Into the Depths

Qi Meeting Mar 21 2025

Adjacent meetings: Previous | Up | Next

Summary

We continued investigating last week's performance puzzle and found few answers and more questions.

Background

Last week, we discovered that using call-with-values in the Qi compiler vs using it in a standalone script produced subtly different "linkets" when compiled, but that they eventually converged at the CP0 stage of compilation (a later stage). This suggested that, in principle, the results seen in standalone benchmarks should also be seen in Qi. Specifically, we should expect to see the performance improvement over using compose. We did not see this, and instead, the crude benchmark we were using for the purpose appeared to show worse performance.

Picking Up the Scent

First, we summarized the factors affecting performance of composing using Qi's ~>:

Qi supports variadic runtime arguments and not a fixed number.

A fixed number would perform better, at the cost of flexibility.

The composition of functions done by ~> is evaluated each time before being applied.

Instead, if we could evaluate the composed flow just once and then apply it many times, that would also improve the benchmark result.

But ultimately, we agreed that these concerns are orthogonal to the issue we observed last time, where both of these factors are controlled, kept constant between the standalone and the Qi implementation, and yet, the observed performance is different in the two cases.

So what exactly is going on there?

Establishing the Facts

We could continue benchmarking two totally different implementations by modifying the code and re-running our crude benchmark each time, but that would take forever and give us the same dubious results we've been working with. We needed reliable data now. So Dominik had the brilliant idea to use our super secret internal "API" for overriding the compiler, the compiler registry, for this purpose.

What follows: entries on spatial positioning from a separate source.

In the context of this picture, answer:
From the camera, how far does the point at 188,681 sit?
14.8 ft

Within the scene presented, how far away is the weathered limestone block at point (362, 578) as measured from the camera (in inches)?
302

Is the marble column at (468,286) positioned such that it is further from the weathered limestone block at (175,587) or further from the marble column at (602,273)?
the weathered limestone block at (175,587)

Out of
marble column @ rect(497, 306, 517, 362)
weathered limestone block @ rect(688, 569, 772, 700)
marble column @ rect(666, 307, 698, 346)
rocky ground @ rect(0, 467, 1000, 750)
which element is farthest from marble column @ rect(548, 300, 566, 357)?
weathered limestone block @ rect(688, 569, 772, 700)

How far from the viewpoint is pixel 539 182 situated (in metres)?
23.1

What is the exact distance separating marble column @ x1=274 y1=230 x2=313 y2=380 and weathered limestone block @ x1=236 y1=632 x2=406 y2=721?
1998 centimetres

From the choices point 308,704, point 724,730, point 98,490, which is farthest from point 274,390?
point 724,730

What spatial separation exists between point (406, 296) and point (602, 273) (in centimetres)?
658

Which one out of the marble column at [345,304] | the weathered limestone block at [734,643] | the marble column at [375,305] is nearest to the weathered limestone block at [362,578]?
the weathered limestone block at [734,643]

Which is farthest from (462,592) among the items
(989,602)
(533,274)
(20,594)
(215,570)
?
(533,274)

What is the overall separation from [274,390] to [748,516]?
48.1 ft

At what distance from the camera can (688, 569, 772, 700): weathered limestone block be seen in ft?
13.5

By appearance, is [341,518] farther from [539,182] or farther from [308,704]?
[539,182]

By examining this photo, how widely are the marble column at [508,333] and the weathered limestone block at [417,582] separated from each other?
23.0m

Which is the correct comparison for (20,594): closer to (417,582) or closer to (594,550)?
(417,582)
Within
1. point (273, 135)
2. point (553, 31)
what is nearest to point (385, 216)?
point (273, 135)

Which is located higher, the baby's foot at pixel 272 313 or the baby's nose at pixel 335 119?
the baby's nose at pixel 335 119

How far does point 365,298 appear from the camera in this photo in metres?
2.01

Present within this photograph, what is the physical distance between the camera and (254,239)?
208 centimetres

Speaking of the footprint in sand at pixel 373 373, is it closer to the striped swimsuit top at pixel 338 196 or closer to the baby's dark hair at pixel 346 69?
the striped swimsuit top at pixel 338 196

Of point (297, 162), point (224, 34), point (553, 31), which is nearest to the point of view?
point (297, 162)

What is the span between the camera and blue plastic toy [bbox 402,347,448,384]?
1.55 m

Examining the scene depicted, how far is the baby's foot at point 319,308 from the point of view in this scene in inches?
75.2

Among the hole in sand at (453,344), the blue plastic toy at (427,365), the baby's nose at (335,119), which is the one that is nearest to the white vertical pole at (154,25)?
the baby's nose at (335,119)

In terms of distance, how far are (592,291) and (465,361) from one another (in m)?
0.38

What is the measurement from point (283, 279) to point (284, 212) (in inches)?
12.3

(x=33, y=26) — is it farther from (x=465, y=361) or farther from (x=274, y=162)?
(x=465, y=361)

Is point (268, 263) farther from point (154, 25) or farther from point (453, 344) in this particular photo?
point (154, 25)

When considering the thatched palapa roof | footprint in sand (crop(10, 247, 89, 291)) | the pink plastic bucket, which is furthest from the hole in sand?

The compiler registry is a simple compile-time list of Qi's compiler passes, where each member is an instance of a data type that represents a compiler pass. Each pass has an associated macro that fulfills the code transformation, along with a priority — a simple number — which determines its position in the order of compiler passes. This registry is mutable, which means that we can change the order of compiler passes, or insert new passes, at the user level, without touching the compiler code, simply by using (define-and-register-compiler-pass my-pass-name my-priority rewrite-rules ...)!

The same flexibility that makes it risky to expose externally (which is why it's "secret") is the very thing that makes it a powerful tool for Qi developers, as it can greatly simplify working with the compiler. Which is exactly what we needed to do right now.

We wanted to rigorously benchmark the two versions of the code — compose vs call-with-values — as they would be used in the compiler itself, using the vlibench benchmarking tool. This tool performs a large number of runs with a large number of input values. It is statistically rigorous and also accounts for ambient factors like garbage collection that may affect performance. We modified qi-sdk/benchmarks/competitive/report.scrbl (the entrypoint to vlibench) to include just two modules. One of them simply defined a flow like:

(define-flow comp (~> add1 sqr sub1))

While the other did the same, but also used define-and-register-compiler-pass to insert a new compiler pass prior to the final, code-generation ("Qi0 → Racket"), stage of the Qi compiler (which produces Racket code). This ad hoc pass simply matched syntax like (~> f ...) and rewrote it to the call-with-values implementation instead of the compose implementation that would otherwise be done at the Qi0 stage.

These were the results:

(full results --- ignore the title of the page)

This confirmed that, indeed, instead of being 2x faster, the call-with-values implementation is markedly slower than the compose version, when used in the Qi compiler.

Handholds on Reality

Now that we'd established that this result was legitimate, we decided to dig deeper on the compilation output, to see whether there is anything clever happening in the compose version that might account for its superior performance. We used this module:

#lang racket/base

(require qi racket/math)

(define test-threading (flow (~> add1 sqr sub1)))

(test-threading 3)

And boy, did we go deep. Not content to look at CP0 output, we used the PLT_LINKLET_SHOW_PASSES=all flag to see the entire sequence of the stages of the code right down to the machine level code produced by Chez Scheme!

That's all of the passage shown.